ISBN 978-3-826-06072-4
Eine Romeo-und-Julia-Geschichte, die selbst Shake­speare inspiriert haben könnte. Beklemmendes aus dem Stasiland, das André L. Blum, Gastroenterologe in Lausanne, aus eigener Erfahrung kennen lernte. Er habe sich mehr als 30 Jahre später seinen damaligen Zorn von der Seele geschrieben. Daraus ist eine rührende, tragische Geschichte entstanden, ein Roman in Form der Tagebucheinträge, die sich der Wissenschaftsjournalist und die Oberärztin aus der DDR für zwei Wochen vorgenommen haben. Am Ende wollen sie die Bücher austauschen und sich entscheiden, für einander oder für getrennte Wege. Vera und David, geprägt von vielen gescheiterten Beziehungen, verlieben sich auf den ersten Blick.
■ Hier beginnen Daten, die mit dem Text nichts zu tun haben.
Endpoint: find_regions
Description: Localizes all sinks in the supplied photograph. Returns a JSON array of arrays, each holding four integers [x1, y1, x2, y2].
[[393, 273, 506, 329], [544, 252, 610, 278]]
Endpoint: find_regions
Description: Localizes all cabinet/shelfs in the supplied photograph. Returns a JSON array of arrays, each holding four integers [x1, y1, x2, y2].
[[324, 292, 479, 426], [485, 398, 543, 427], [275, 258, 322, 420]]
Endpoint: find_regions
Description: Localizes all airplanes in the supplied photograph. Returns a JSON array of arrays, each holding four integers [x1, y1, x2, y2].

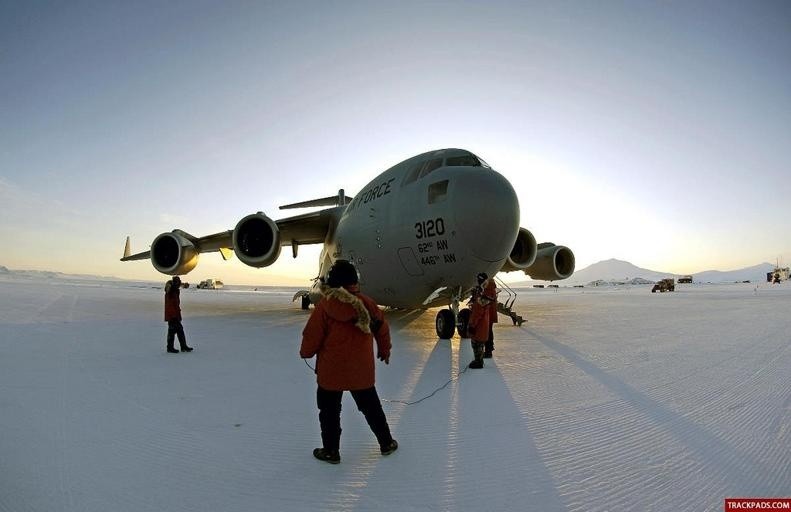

Sie ist in der Schweiz um mit einem pharmazeutischen Unternehmen einen Vertrag auszuhandeln, denn in der devisenhungrigen DDR sind klinische Versuche ohne lästige ethische Auflagen möglich. David bekommt die ersehnte Sonderbewilligung für die Reise an einen Internistenkongress in Leipzig, wo er vor allem seine Vera wieder treffen will. Alles klappt und alles geht schief, in einem Umfeld von Bespitzelung, Misstrauen und Verrat. André Blum hat es meisterhaft verstanden, die Nachtseiten ­eines bevormundeten, unter ständigem Mangel leidenden Gesundheitssystems atmosphärisch dicht darzustellen. Lügen, Zynismus und Erpressung halten ein System am Laufen, dem sich auch die Liebenden nicht entziehen können. Eine gelungene literarische Form für eine packende Erzählung über ein Labyrinth, in dem sich auch die Leser und Leserinnen zunehmend angstvoll verlieren. Gemäss Epilog ist der Autor im Besitz der Tagebücher und von über zweihundert Stasidokumenten. Am Ende steht ein Freikaufspreis, den die Basler Pharmafirma vorgestreckt hat. Eine Liebesgeschichte mit einem unerwarteten Ausgang, die nebenbei an die skandalösen klinischen Medikamentenversuche und die räuberische Lösegeldpraxis von damals erinnert.